> [Exercise inputs]:
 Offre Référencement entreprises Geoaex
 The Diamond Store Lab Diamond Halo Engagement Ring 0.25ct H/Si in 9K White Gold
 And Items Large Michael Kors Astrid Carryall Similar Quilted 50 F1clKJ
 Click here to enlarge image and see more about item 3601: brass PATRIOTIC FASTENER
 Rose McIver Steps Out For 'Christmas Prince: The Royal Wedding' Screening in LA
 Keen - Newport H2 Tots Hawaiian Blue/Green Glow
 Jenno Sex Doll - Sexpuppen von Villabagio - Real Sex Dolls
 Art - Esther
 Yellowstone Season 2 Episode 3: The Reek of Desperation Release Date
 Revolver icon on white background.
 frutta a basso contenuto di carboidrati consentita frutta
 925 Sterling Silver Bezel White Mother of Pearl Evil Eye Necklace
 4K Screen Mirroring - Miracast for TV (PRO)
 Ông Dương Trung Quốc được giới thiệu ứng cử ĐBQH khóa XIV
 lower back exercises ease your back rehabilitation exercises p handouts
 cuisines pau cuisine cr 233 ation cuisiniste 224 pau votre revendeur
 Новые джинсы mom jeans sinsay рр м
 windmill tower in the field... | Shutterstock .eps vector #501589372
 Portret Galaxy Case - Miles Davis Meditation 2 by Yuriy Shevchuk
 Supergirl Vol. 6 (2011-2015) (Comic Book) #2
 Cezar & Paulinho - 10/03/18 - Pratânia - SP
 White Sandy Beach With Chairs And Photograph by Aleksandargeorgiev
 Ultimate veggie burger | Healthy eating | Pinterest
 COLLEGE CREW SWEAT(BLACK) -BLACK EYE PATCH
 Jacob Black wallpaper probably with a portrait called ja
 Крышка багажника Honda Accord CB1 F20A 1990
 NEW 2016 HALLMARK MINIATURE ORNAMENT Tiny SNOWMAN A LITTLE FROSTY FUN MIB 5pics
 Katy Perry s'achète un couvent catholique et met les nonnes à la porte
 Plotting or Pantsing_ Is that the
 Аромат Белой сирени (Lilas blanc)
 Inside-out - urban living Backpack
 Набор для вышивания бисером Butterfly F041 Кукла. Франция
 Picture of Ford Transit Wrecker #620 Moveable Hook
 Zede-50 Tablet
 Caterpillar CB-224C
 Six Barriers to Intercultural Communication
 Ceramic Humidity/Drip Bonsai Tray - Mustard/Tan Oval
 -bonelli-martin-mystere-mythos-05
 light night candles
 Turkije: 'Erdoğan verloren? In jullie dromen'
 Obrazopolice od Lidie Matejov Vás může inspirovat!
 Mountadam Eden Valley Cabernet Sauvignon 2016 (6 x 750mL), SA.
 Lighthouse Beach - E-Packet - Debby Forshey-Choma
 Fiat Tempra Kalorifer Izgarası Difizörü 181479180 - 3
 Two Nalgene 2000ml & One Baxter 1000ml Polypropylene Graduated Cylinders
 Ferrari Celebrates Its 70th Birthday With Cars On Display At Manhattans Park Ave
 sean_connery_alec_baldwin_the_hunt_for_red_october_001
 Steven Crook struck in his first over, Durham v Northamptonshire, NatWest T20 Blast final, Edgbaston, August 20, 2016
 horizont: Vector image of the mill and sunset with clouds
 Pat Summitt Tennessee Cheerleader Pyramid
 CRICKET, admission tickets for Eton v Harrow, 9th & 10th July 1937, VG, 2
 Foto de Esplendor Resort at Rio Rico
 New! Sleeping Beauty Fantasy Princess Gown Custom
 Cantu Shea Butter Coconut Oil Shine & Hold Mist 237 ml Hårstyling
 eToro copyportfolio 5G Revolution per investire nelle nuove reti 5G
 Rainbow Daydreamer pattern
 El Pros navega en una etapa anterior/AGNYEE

> [What the exercise asks]:
Which lines of the records above contain the word "image"? Show each of them.

> [Solution to the exercise]:
 Click here to enlarge image and see more about item 3601: brass PATRIOTIC FASTENER
 horizont: Vector image of the mill and sunset with clouds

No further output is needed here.